The exercise:
Starting with the line containing "Thinking about position, is" and continuing through the end of the rows, copy the lines with "nearer" substituted for "closer" and nothing else changed. Leave the pictures out.

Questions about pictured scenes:
------------------------------------
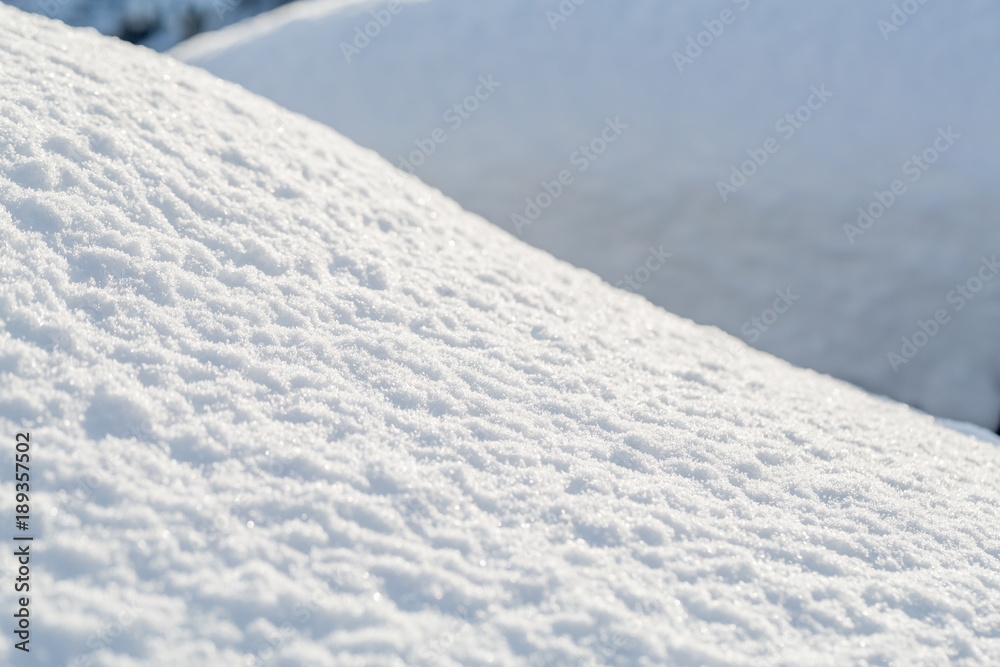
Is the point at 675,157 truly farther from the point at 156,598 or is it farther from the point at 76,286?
the point at 156,598

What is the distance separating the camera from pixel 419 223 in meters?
2.44

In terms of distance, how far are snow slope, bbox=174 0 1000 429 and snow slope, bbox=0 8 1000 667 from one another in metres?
2.12

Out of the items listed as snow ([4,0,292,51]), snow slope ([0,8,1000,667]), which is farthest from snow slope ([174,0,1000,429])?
snow ([4,0,292,51])

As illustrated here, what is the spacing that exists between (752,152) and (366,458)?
12.3ft

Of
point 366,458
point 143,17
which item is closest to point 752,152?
point 366,458

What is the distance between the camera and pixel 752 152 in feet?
14.4

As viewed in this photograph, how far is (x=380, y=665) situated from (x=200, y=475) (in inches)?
18.3

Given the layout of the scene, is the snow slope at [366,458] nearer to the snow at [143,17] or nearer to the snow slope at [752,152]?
the snow slope at [752,152]

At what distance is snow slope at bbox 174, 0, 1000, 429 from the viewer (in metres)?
4.13

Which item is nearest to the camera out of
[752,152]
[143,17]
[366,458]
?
[366,458]

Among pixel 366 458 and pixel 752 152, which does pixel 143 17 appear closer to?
pixel 752 152

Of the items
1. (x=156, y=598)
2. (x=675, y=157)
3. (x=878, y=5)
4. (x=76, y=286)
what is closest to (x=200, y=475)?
(x=156, y=598)

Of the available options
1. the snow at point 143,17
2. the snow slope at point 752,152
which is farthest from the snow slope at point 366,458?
the snow at point 143,17

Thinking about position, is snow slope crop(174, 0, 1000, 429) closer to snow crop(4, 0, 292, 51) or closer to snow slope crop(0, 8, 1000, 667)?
snow slope crop(0, 8, 1000, 667)
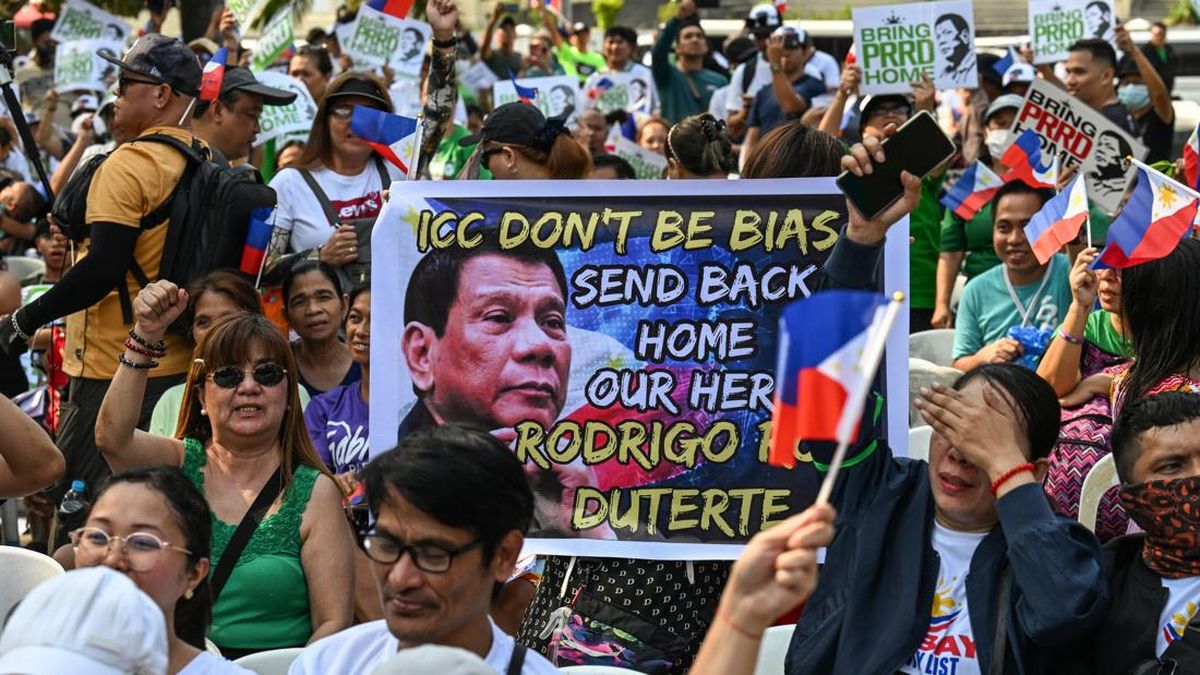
------------------------------------
Response:
Thinking about position, is snow slope crop(174, 0, 1000, 429) nearer to snow crop(4, 0, 292, 51) or nearer to snow slope crop(0, 8, 1000, 667)?
snow slope crop(0, 8, 1000, 667)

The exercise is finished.